These exposed end portions of the spider vanes 47 are thus disposed in the path of travel of the gas discharging from the grinding chamber and entering the inlet end of the discharge tube and effectively operate to prevent disrupting impingement between circumferentially spaced segments of the gas stream which seek to enter the discharge tube by travel radially across the circular end of the discharge tube toward and thence upwardly through the center of the tube. The exposed ends of the vanes 47 serve to divide and separate the gaseous stream as it leaves the vortex into spaced segments which are then smoothly deflected by the vanes to move upwardly about the inlet end of the discharge tube with minimal turbulence at the center of said inlet. Upon such streamlined entry of the spent gas into the discharge tube, the upper sections of the vanes enclosed within the tube insure continued streamlined flow of the gas upwardly and out through the discharge end of the tube. As has been pointed out hereinbefore, by so reducing turbulence of the exhausting gas stream at the point of its entry into the discharge outlet to thereby preclude excessive or undue pressure drop at this point, the grinding energy of the pressure fluid within the grinding chamber is rendered available to the maximum degree possible.

The spider 46 may if desired be provided with vanes 47a which have their exposed extremities 47b each similarly curved, as shown in FIGS. 6 and 7, to provide concave surfaces to smoothly deflect and direct the above described segmental portions of the gaseous stream exiting from the vortex in the grinding chamber about the solid center of the exposed portion of the spider and thence upwardly through the passages 48 formed by the spider vanes in the discharge tube 27 for straight line flow therethrough toward and through the terminal outlet for the spent gas.

In operation of the mill as described and shown in FIGS. 1 to 7, the high-pressure gaseous fluid introduced into the hollow annulus 21a is injected into the grinding chamber by way of its orifices 45 in the form of a plurality of high velocity jets or streams each in the direction as indicated by the arrows in FIG. 3. As shown the direction of discharge of these grinding jets is chordally across the interior of the grinding chamber at an acute angle with respect to the peripheral wall of the chamber. These grinding jets set up and maintain in the grinding chamber an inwardly spiralling vortex into the outer circular region of which is introduced the raw material to be pulverized by way of the orifices 41 of the material distributing manifold 34.

As the particles of the material are ground to size by attrition thereof in the grinding chamber, those of finely reduced size are carried by the inwardly directed force moment of the vortical stream to the center thereof for discharge thereof by gravity into the collector 28 by way of the annular discharge orifice 29 formed between the concentric wall portions of the discharge tube 27 and the collector 28. The heavier and coarser particles of the material are restrained from undesired premature movement across the vortical path of the energy fluid by the confining action of the grinding jets each acting in conjunction with an associated feed jet as above described and so are held bound in the vortex against discharge therefrom until they have been so sufficiently reduced in size that they may move inwardly to the discharging center of the vortex against the restraining centrifugal action thereof.

As the gas-entrained particles of the desired reduced size enter the zone of the material discharge orifice 29, the comminuted particles separate out from the gas stream and flow by gravity into the collector 28 at the same time that the spent gas escapes by way of the discharge tube 27. Classification of the material is achieved in the inner or central zone of the vortex, since only the particles which have been reduced to the desired size are carried out of the vortex for discharge into the collector, while the particles of greater size remain bound in the vortex until they too are reduced to the desired size. Since the spent gas is discharged to atmosphere with minimal pressure drop at the point of its entry into the discharge tube, the vortical velocity of the fluid energy stream in the grinding chamber is maintained at a high level for most efficient pulverization of the material injected into the mill.

» Supplied data:
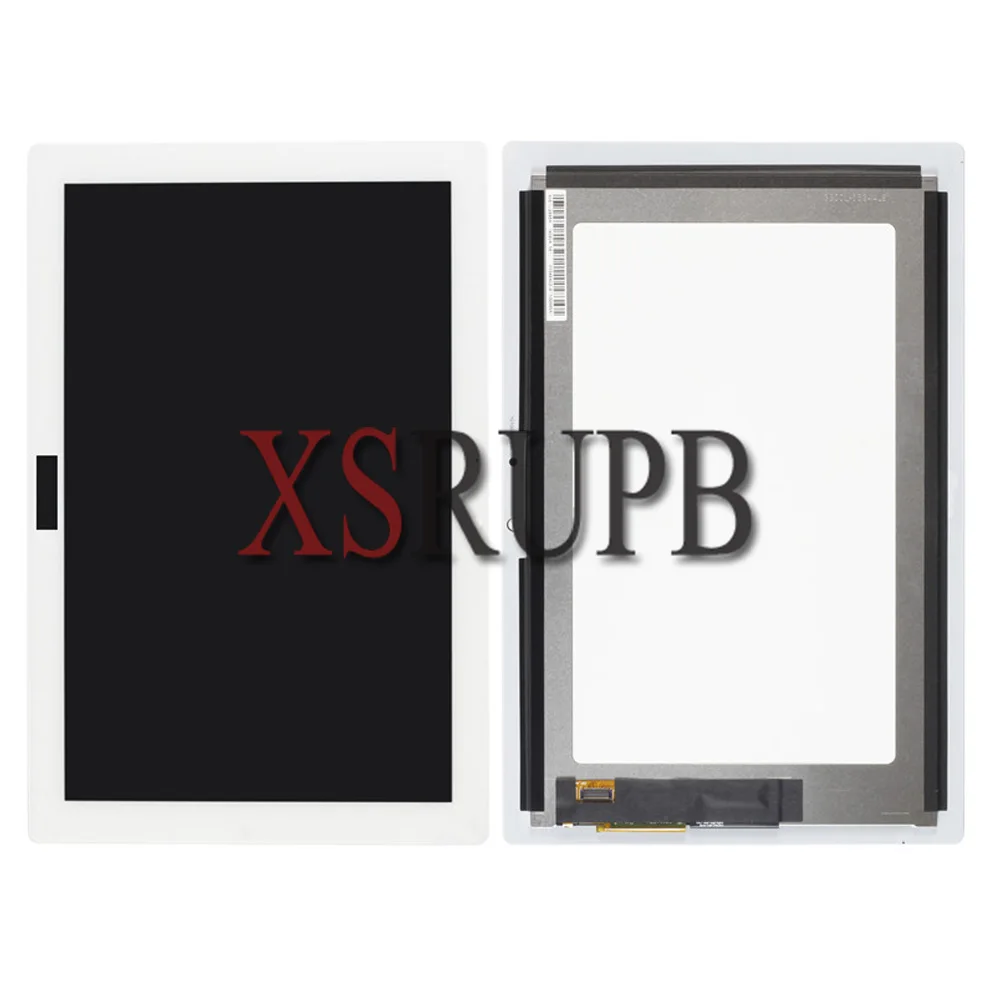 10 1 ''LD101WX3 (SM)(A3) для LG 10T55 LG10T55 LG10T550 10T550 10T36 LG10T36 ЖК-дисплей и дигитайзер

» Work order 1:
For each statement about the grinding mill description, say whether it agrees with the text. Give yes or no, then quote the deciding words.
(a) The grinding jets are discharged chordally across the chamber at an acute angle to its peripheral wall.
(b) The spent gas leaves the mill through the collector 28.
(c) Classification of the material takes place in the outer zone of the vortex.
» Work order 2: Pick up the grinding mill description after its last sentence and write the paragraph that follows.
The listing has no connection to the text about the grinding mill.

» Written answer 1:
(a) Yes: "the direction of discharge of these grinding jets is chordally across the interior of the grinding chamber at an acute angle with respect to the peripheral wall of the chamber"
(b) No: "the spent gas escapes by way of the discharge tube 27"
(c) No: "Classification of the material is achieved in the inner or central zone of the vortex"

» Written answer 2:
FIGS. 8, 9 and 10 show modified forms of fluid energy mills embodying one or more of the features of the present invention. The fluid energy mill of FIG. 8 is similar in all material respects to that of FIGS. 1 to 5 except that the discharge tube 50 thereof with its streamlining spider 51 is entirely disposed within the grinding chamber 52 of the mill. As in the previously described mill shown in FIGS. 1 to 5, the mill of FIG. 8 is provided with a material distributing manifold 53 having circumferentially spaced orifices 54 through which the material to be pulverized is injected into the grinding chamber in the form of spaced feed jets. The gaseous energy fluid is introduced into the grinding chamber in the form of high velocity grinding jets through the jet orifices 55 communicating with the hollow fluid distributing ring 56, each feed jet having associated with it one of the grinding jets to provide a series of spaced grinding units operating as hereinbefore described. However, in the mill of FIG. 8, the pulverized material together with the spent gas exhausting from the grinding vortex is discharged upwardly through the discharge tube to a suitable collector (not shown) connected in line with the discharge outlet. Classification is achieved as in the previously described form of mill in the vortex discharge zone immediately surrounding the exposed streamlining portions of the spider 51.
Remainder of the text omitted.